____ Brano
Cosi, le collezioni proposte di maggiore successo sono quelle
in cui l'acquirente possa trovare anzitutto le radici culturali
del proprio ambiente, quelle personali e, come abbiamo detto,
quei valori in cui crede; valori magari messi in disparte con
un po' di scetticismo ma sempre pronti a riemergere, magari quando
si sente l'Inno Nazionale. Siamo sinceri, eravamo tutti in attesa
che qualcuno ci chiedesse di cantarlo assieme!
Ai valori più importanti, quelli con la V maiuscola, si
unisce il recupero del tempo che fu, dei ricordi dell'infanzia
e, spesso, il desiderio inconscio di avere quelle piccole soddisfazioni
che ci furono negate. Il trenino, la bambola, l'orologio del nonno
con cui non ci fu mai permesso di giocare.
Non mancano, per contro, proposte di collezione più seriose
da un punto di vista culturale, come le piccole riproduzioni di
capolavori della pittura debitamente incorniciate, tanto per fare
un esempio; ed anche in questo caso si fa riferimento sia alla
nostra cultura personale che a quella che gli italiani sentono
come propria.
________
Trascrivi per intero il brano sulle collezioni, senza cambiare nulla.
____ Dati
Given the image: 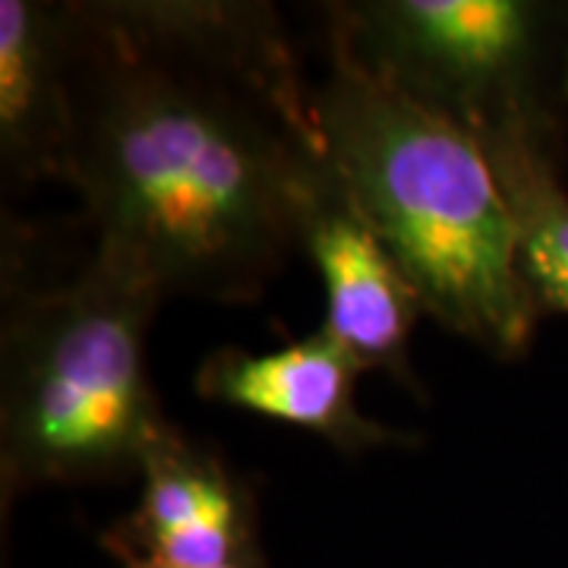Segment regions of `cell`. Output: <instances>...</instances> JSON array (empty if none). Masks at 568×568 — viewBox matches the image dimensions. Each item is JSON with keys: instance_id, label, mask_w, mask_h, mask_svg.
________
* [Soluzione]:
Cosi, le collezioni proposte di maggiore successo sono quelle
in cui l'acquirente possa trovare anzitutto le radici culturali
del proprio ambiente, quelle personali e, come abbiamo detto,
quei valori in cui crede; valori magari messi in disparte con
un po' di scetticismo ma sempre pronti a riemergere, magari quando
si sente l'Inno Nazionale. Siamo sinceri, eravamo tutti in attesa
che qualcuno ci chiedesse di cantarlo assieme!
Ai valori più importanti, quelli con la V maiuscola, si
unisce il recupero del tempo che fu, dei ricordi dell'infanzia
e, spesso, il desiderio inconscio di avere quelle piccole soddisfazioni
che ci furono negate. Il trenino, la bambola, l'orologio del nonno
con cui non ci fu mai permesso di giocare.
Non mancano, per contro, proposte di collezione più seriose
da un punto di vista culturale, come le piccole riproduzioni di
capolavori della pittura debitamente incorniciate, tanto per fare
un esempio; ed anche in questo caso si fa riferimento sia alla
nostra cultura personale che a quella che gli italiani sentono
come propria.